*** Working data ***
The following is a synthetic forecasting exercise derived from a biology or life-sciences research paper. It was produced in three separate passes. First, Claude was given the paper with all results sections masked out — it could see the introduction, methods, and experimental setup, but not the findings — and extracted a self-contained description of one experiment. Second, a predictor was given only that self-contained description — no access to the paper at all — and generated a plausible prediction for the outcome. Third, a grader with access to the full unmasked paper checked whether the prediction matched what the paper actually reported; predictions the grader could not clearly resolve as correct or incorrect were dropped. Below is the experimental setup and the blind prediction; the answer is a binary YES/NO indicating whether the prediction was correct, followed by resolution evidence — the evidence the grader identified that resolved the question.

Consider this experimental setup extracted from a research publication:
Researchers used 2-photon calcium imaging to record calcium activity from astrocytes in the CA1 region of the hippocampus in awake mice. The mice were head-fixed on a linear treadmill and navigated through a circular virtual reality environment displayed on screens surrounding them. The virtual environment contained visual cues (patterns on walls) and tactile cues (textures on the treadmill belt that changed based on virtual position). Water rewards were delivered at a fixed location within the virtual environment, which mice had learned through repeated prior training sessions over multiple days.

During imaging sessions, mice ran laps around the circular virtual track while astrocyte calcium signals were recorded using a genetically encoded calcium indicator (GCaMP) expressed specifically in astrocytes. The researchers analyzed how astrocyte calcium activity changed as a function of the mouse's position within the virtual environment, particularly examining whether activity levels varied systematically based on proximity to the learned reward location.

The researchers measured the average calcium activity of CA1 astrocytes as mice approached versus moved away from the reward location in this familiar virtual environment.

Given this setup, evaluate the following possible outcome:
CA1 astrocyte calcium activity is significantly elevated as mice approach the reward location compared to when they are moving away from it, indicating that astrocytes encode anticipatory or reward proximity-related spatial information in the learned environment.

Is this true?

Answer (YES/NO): YES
*** End of Working data ***
Every single record is to be set down again, unaltered.

- Task answer
The following is a synthetic forecasting exercise derived from a biology or life-sciences research paper. It was produced in three separate passes. First, Claude was given the paper with all results sections masked out — it could see the introduction, methods, and experimental setup, but not the findings — and extracted a self-contained description of one experiment. Second, a predictor was given only that self-contained description — no access to the paper at all — and generated a plausible prediction for the outcome. Third, a grader with access to the full unmasked paper checked whether the prediction matched what the paper actually reported; predictions the grader could not clearly resolve as correct or incorrect were dropped. Below is the experimental setup and the blind prediction; the answer is a binary YES/NO indicating whether the prediction was correct, followed by resolution evidence — the evidence the grader identified that resolved the question.

Consider this experimental setup extracted from a research publication:
Researchers used 2-photon calcium imaging to record calcium activity from astrocytes in the CA1 region of the hippocampus in awake mice. The mice were head-fixed on a linear treadmill and navigated through a circular virtual reality environment displayed on screens surrounding them. The virtual environment contained visual cues (patterns on walls) and tactile cues (textures on the treadmill belt that changed based on virtual position). Water rewards were delivered at a fixed location within the virtual environment, which mice had learned through repeated prior training sessions over multiple days.

During imaging sessions, mice ran laps around the circular virtual track while astrocyte calcium signals were recorded using a genetically encoded calcium indicator (GCaMP) expressed specifically in astrocytes. The researchers analyzed how astrocyte calcium activity changed as a function of the mouse's position within the virtual environment, particularly examining whether activity levels varied systematically based on proximity to the learned reward location.

The researchers measured the average calcium activity of CA1 astrocytes as mice approached versus moved away from the reward location in this familiar virtual environment.

Given this setup, evaluate the following possible outcome:
CA1 astrocyte calcium activity is significantly elevated as mice approach the reward location compared to when they are moving away from it, indicating that astrocytes encode anticipatory or reward proximity-related spatial information in the learned environment.

Is this true?

Answer (YES/NO): YES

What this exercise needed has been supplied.